When someone navigates to your site, the visuals are the first thing they notice, so they need to make a big impact. What type of images are best, though? As a designer, you have the choice of stock photography and graphics, original illustrations, and original photographs. Though stock content rarely has a place in site design, original images can shape your site into a powerful promotional tool.

Engaging With Illustrations

One reason that websites often lean heavily on illustrations in their design is that basic images with clean lines and solid colors are appealing to the eye, and they help keep the overall site simple and easy to use. Overly busy site design, on the other hand, tends to increase cart abandonment and bounce rates. Plus, if you are on a production budget, it’s much easier to find appealing stock illustrations than stock photos.

How Photos Function

In comparison to illustrations, photos can be much more challenging to use on a website. Stock photos, in particular, can really detract from your website. Research actually shows that readers skip over stock images like they aren’t there. At this juncture, they’re so overused that the brain recognizes them without even processing the content. Original photography, however, can engage users and make them feel more connected with your business.

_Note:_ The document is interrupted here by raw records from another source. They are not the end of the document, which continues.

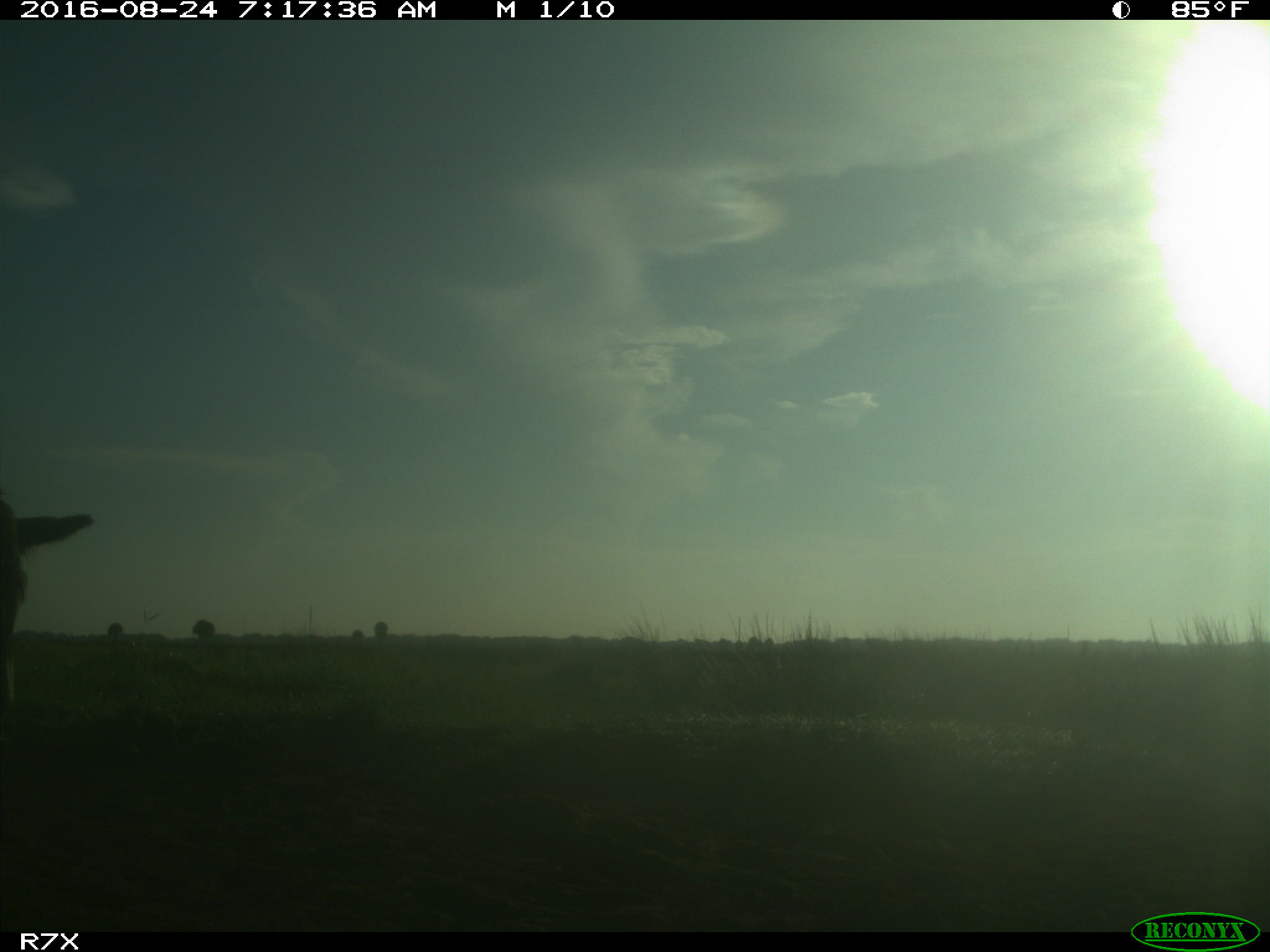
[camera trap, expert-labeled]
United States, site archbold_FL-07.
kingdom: Animalia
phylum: Chordata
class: Mammalia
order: Perissodactyla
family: Equidae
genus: Equus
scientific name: Equus africanus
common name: african wild ass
Equus africanus (african wild ass).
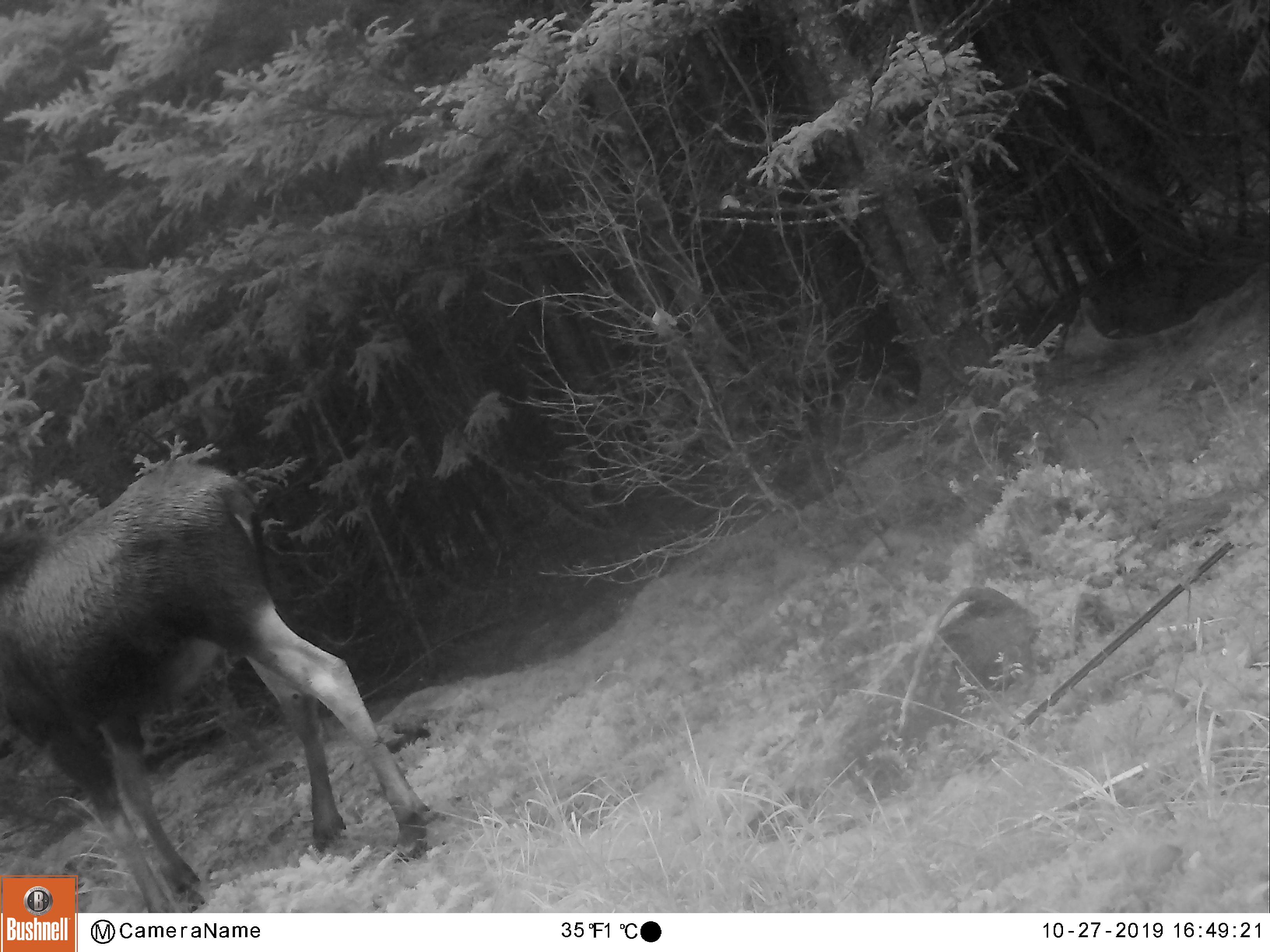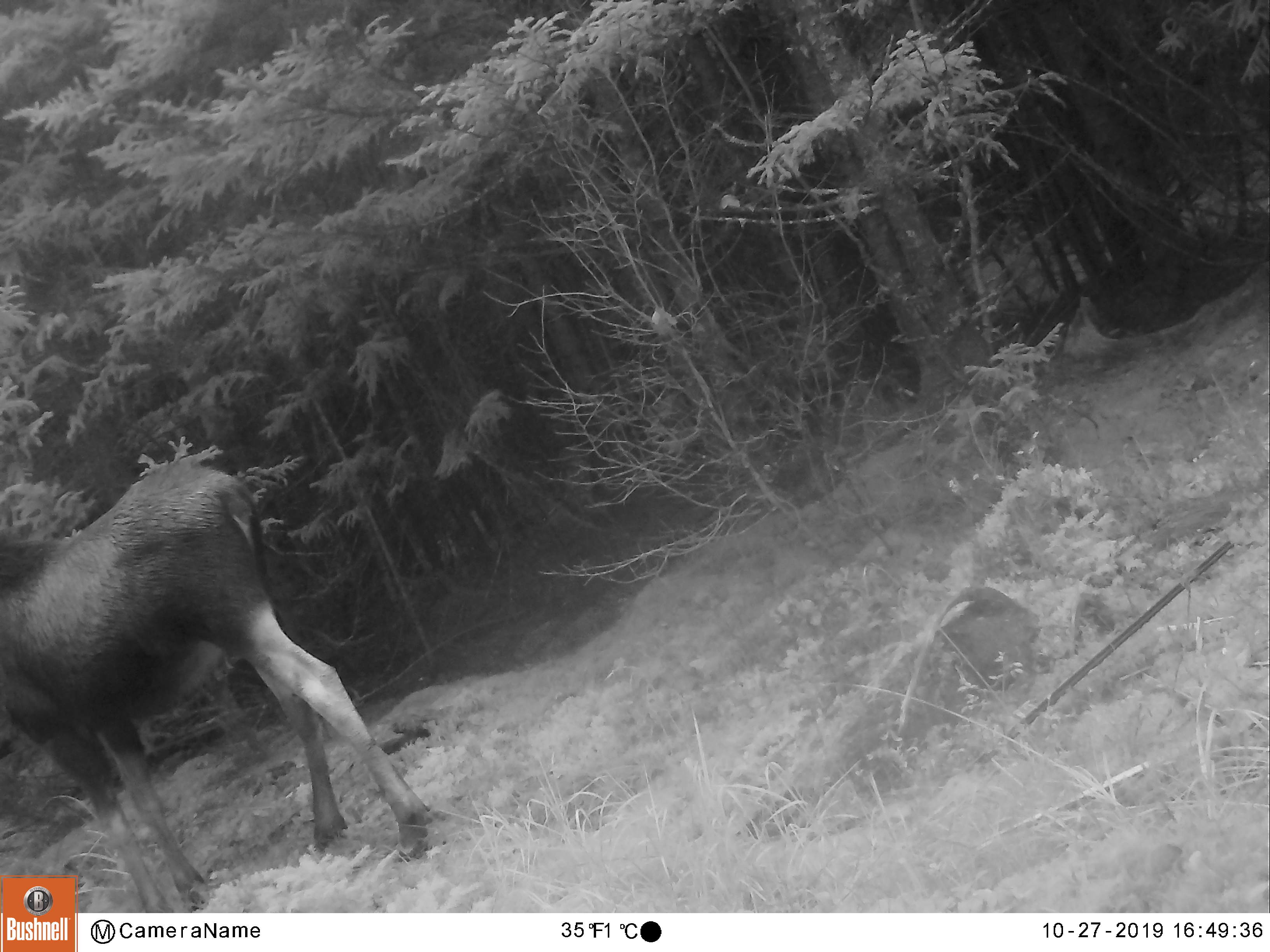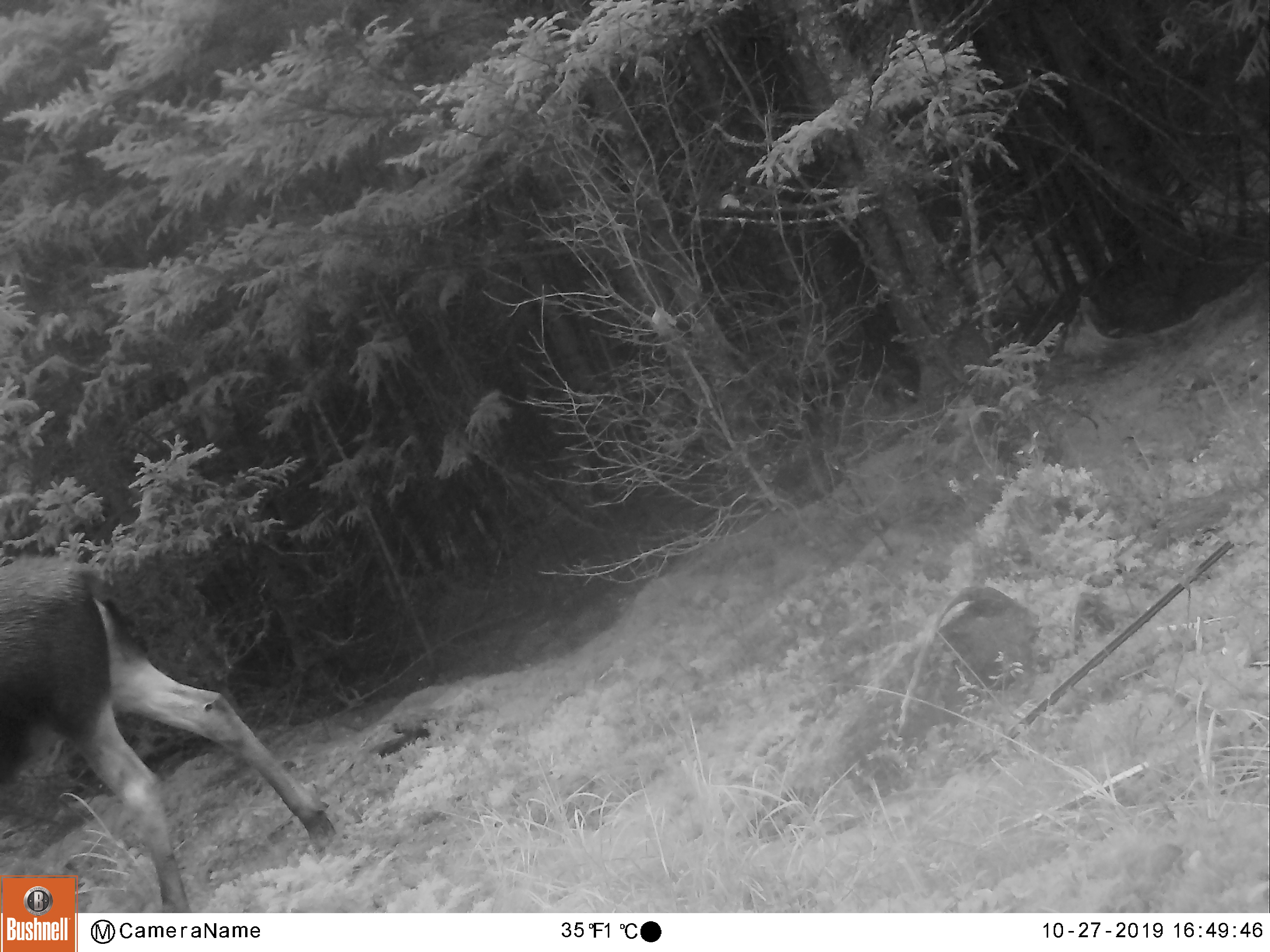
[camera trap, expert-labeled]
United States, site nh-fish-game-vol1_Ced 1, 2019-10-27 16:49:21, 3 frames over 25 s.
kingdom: Animalia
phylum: Chordata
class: Mammalia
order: Artiodactyla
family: Cervidae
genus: Alces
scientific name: Alces alces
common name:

Creating A Winning Combination

Though both illustrations and photos have their place in web design, many of the best pages use an innovative combination of the two to bring different elements of the site together. Green Residential, a property management group in Houston, for example, uses simple illustrations to ground their site – solid green images of homes, financial symbols, and maintenance tools. Then, moving beyond that, the site includes real images of the company’s staff, creating a tangible connection with the business.

Another successful site that combines illustrations and photography to successfully engage readers is The Outline, a popular culture and politics site. At first glance, The Outline may seem overwhelming – targeting a millennial audience, the site bursts with color. On closer examination, however, it’s easy to see that the designers are innovating on several basic forms. Staple visuals like emojis and globes are interspersed with original photographs and even color modifications and distortions. It’s a novel take on ordinary visual content.

Identifying Your Visual Narrative

Whenever you’re working on a website, the easiest way to determine what types of visuals will be most effective is to think about the underlying narrative. Returning to the earlier examples, it’s easy to see that Green Residential’s use of images is designed to drive sales; the illustrations are straight out of a marketing presentation and they come together with narrative thrust. Even though there are both illustrations and photographs, they don’t exist at odds with each other.

In comparison, The Outline’s images aren’t designed to mesh together in the way seen on Green Residential; each news article is distinct, so the graphics are equally independent of each other. Ultimately, in addition to narrative, the most important elements are accuracy and professionalism. As long as the graphics present a polished face that’s cohesive with the underlying brand, then they’re doing their job.

Improved photography technology has made it simple for even amateur photographers to produce professional quality images, but if you’re not up to the challenge, it’s time to call in the professionals. Though the phrase, “you have to spend money to make money” is somewhat overused, it definitely applies to website design. If you don’t invest in quality content – both in terms of visuals and written material – you won’t draw an audience or make a profit. It may seem minor at the time, but those little images are a big picture issue.